A arte holandesa com as vistas topográficas sofre uma transformação. Os meios gráficos dão origem à pintura. A ‘vista de Delft’ que anteriormente descrevemos (figura 2) é um desses exemplos. Mas o interesse pela cidade já vem de trás com Civitates Orbis Terrarum,  de Braun e Hogenberg, que tinham como propósito proporcionar o prazer da viagem aos que ficavam em casa. Mapas e globos são ferramentas capazes de delinear uma função de orientação.
  Esta obra, publicada em 1572 e 1617, teve o objectivo de completar o atlas de Abrahan Ortelius, com o nome The Atrum Orbis Terrarum[10]. Em Civitates Orbis Terrarum, um conjunto de colaboradores coordenados Georg Braun[11] participaram com informações várias que permitiu a diversos desenhadores construírem ilustrações de vários locais como p.ex. da localidade de Cascais, em Portugal (figura 5).
     
Fig. 5 – Representação de Cascais in Civitates Orbis Terrarum

Dizia-se que era uma viagem sem interesse em negócios ou ganhos, mas puramente a bem do conhecimento.

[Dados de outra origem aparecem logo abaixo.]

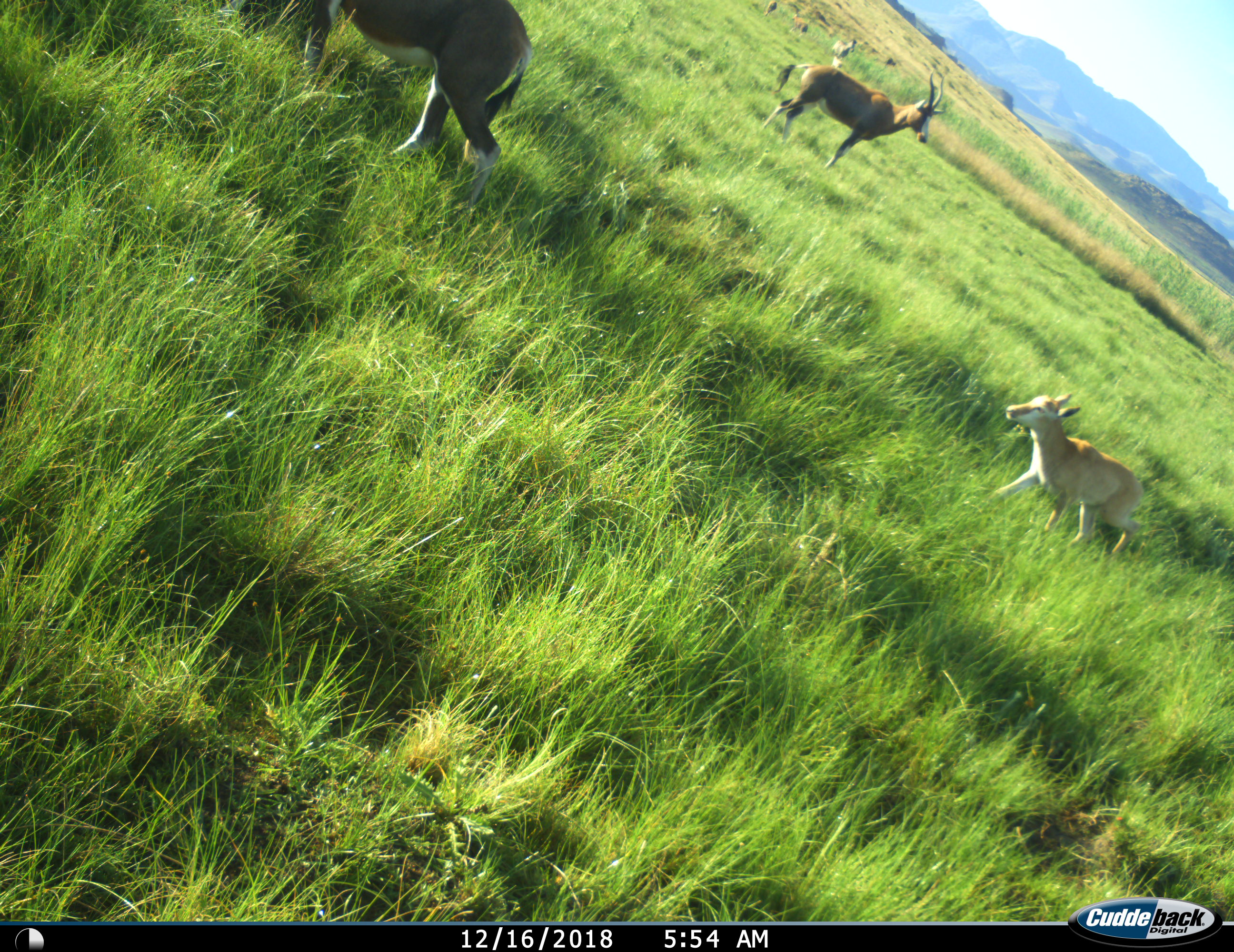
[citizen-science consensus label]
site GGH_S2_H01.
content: unidentified animal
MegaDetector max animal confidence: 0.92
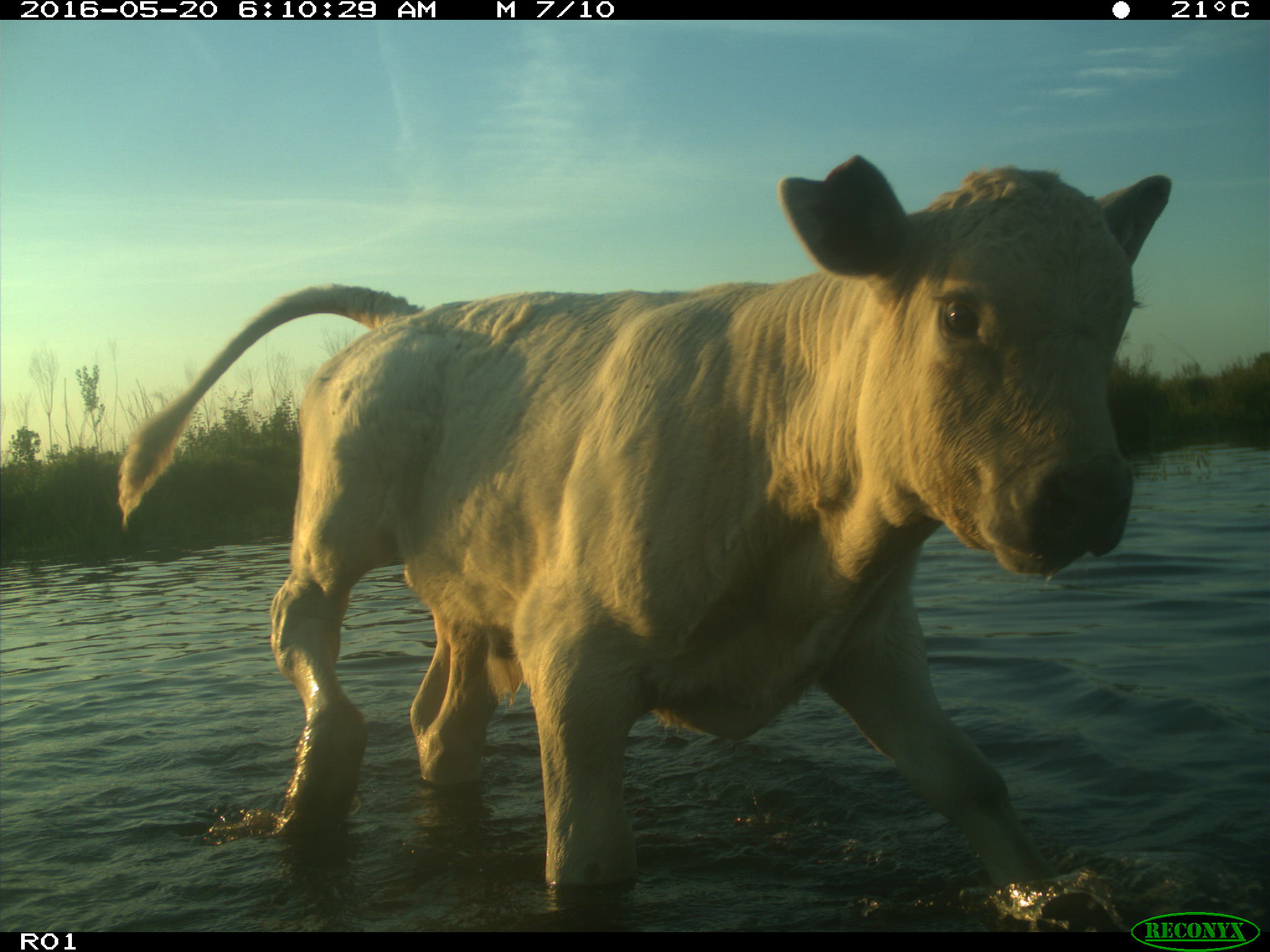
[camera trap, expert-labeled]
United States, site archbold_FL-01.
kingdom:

Por isso tanta atenção para com trajes, flora, fauna e inscrições que se colocavam junto das ilustrações da vistas
O interesse[12] pela cidade era acrescido do facto particular de um interesse pela cidade natal e por isso tantas cidades representadas por artistas oriundos das mesmas e livros patrocinados pelas cidades com várias ilustrações. Criou-se uma tradição na execução de estampas topográficas e houve uma transição do meio gráfico para a pintura, com alguns artistas setentrionais a serem chamados a ilustrarem mapas.
Nessa Holanda da época, a história, que era factual, dá lugar a uma história descritiva com superfícies com muita informação. A  pintura holandesa tem um fascínio pela descrição tal como acontece com os mapas.


Bibliografia:
Alpers, Svetlana (1983). The Art of describing: Dutch Art in the Seventeenth Century. Chicago. The University of Chicago Press
Berger, J. (1996). Modos de Ver. Lisboa: Edições 70.
Glucksmann, Chiristine Buci. (1996). L’œil Cartographique De L’Art. Paris. Galilee.
Janson, H.W. (1998). História da Arte. Lisboa: Fundação Calouste Gulbenkian
Jay, Martin (1988). “Scopic Regimes of Modernity”, Vision and Visuality. Seattle: Bay Press, pp 3-23
King, I.W. (2007). Straightening our Perspective: The Logos of the Line. Sage
Levin, D.M. (1993). Introduction In Modernity and the hegemony of Visions. University of California press.
Pallasmaa, Juliano (2008). The eyes of the skin. West Sussex: Wiley and sons
Thun-Hohenstein, Felicitas (2009). From a cartographic Glance to Synchronistic Experiences. In Cartwright, W et al (Org.), Cartography and Art (pp. 35-41). Berlin. Springer.
Alpers, Svetlana (1999). A Arte de Descrever: A Arte Holandesa no Século XVII. São Paulo. Editora da Universidade de São Paulo.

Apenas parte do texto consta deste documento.